The latest predictions follow a series of increasingly gloomy assessments this month.

The International Monetary Fund slashed its forecast for Russia’s 2014 growth by two-thirds to 1.3 percent due to political uncertainty. Russia’s economic development ministry estimated growth of 0.6 percent and capital flight of $100 billion.

– ‘Unbalanced budget risk’ –

Siluanov said that capital flight amounted to $63 billion in the first three months of the year, mainly due to geopolitical instability — a reference to Russia’s involvement in the Ukraine crisis and the rising tensions in its Russian-speaking eastern regions.

He said that the capital flight was the result of massive conversion of rubles into foreign currencies due to “risks seen by the population and by investors”.

“Continuing capital flight lowers the opportunities for economic investment and creates risks of an unbalanced budget,” he said.

“The main reason for capital flight is instability in the way the geopolitical situation develops.”

A number of Russian government officials have ridiculed Western targeted sanctions phased in by both the United States and the European Union since last month.

Some officials are confident that Europe relies too much on Russian energy to take additional measures.
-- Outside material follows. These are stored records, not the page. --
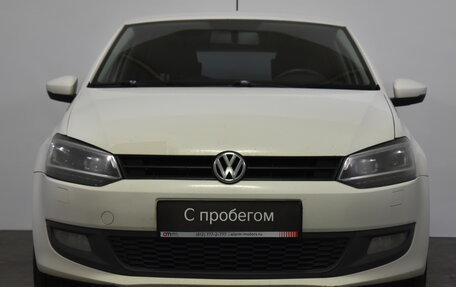 Volkswagen Polo VI (EU Market), 2010 год, 549 000 рублей, 1 фотография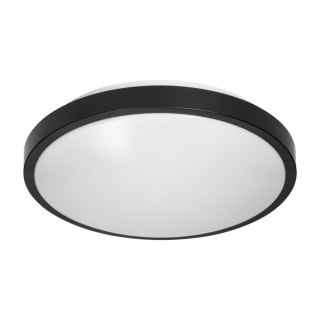 SELENE plafon 2xE27, max. 2x15W, IP54, czarny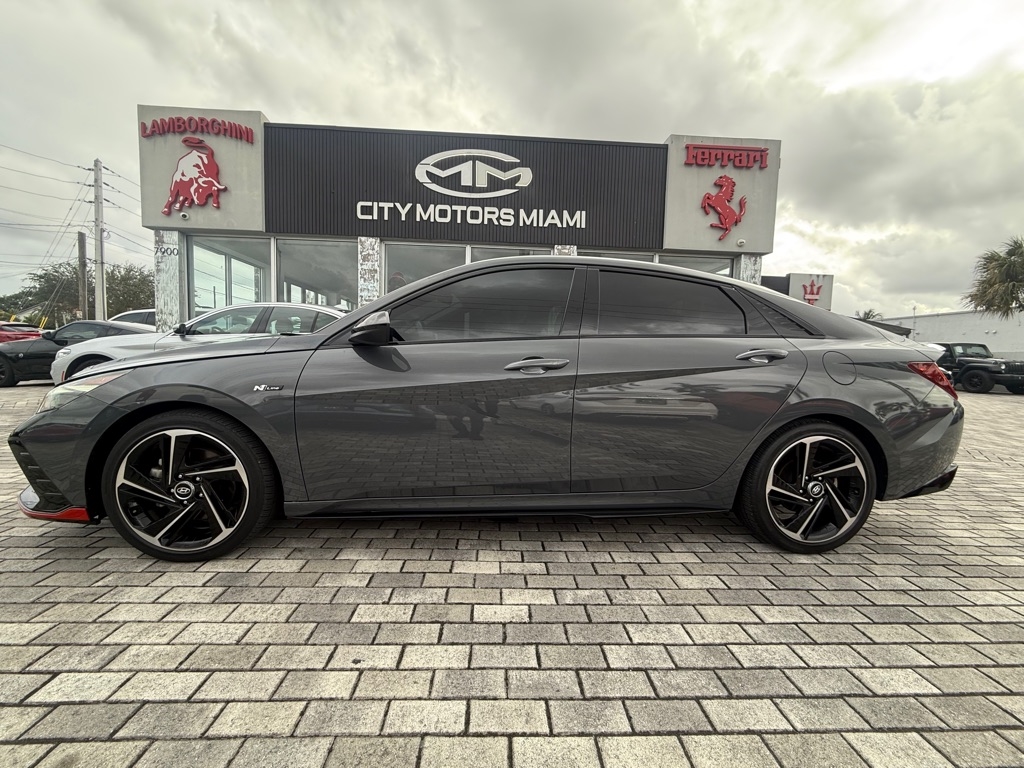 Hyundai Elantra N Line DCT 2023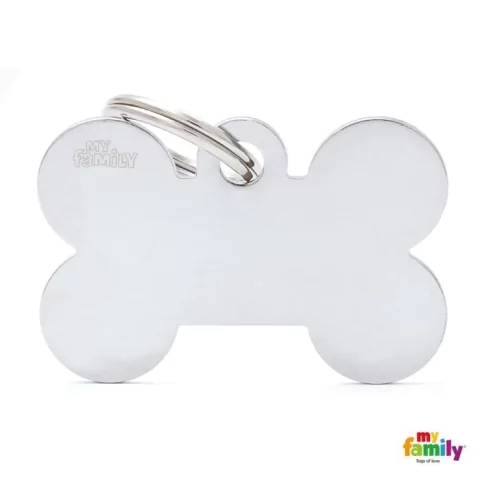 CHAPITA CHROME HUESO MEDIANO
President Vladimir Putin’s economic aide Andrei Belousov went so far as to say that sanctions will actually mobilise Russia’s domestic industry.

But Russia’s entire budget depends on energy exports, mostly to the West, and even its formidable reserves “can be eroded quickly,” said Capital Economics economists in a note Tuesday.

“We suspect that Russia is more vulnerable to tougher measures by the West than many seem to believe,” it said.

– ‘Huge unplanned expenses’ –

Even without wider sanctions, Crimea is already a big burden on Russia’s economy, said economist Igor Nikolayev.

Russian Prime Minister Dmitry Medvedev (L) speaks at a meeting of the expanded board of the Ministry...

Russian Prime Minister Dmitry Medvedev (L) speaks at a meeting of the expanded board of the Ministry of Finance in Moscow on April 15, 2014
Alexander Astafiev, Ria Novosti/AFP

“There is indirect influence of the Crimean addition — capital flight, freezing of investment, closing of foreign capital markets, followed by other countries shifting away from energy dependence on Russia,” he said.

Nikolayev said that even the finance ministry fiscal hawks are being too optimistic with the zero growth prediction.

“There won’t be a zero,” he said. Crimea will lead to “huge unplanned expenses,” most of which will focus on grandiose projects like the bridge over the strait of Kerch or social spending that won’t boost economic growth down the line, he said.

Siluanov cautioned Prime Minister Dmitry Medvedev against overspending on the Crimean peninsula, which was annexed along with port city of Sevastopol last month to the condemnation of Western countries.

“We believe it would be impossible to increase budget spending amid considerable geopolitical risks,” said Siluanov.

Russia has promised significant increases in salaries and pensions to Crimea’s residents and the government plans to invest in the peninsula’s infrastructure and the tourism industry ahead of the summer.

Putin had even ordered the creation of a special ministry for Crimea, headed by a former deputy economy minister.

But this investment has to be made “responsibly,” Siluanov told Medvedev, adding that some ministries made announcements about Crimean spending “without analysing the real needs of Crimea and Sevastopol.”

“Such an approach cannot be acceptable,” he said.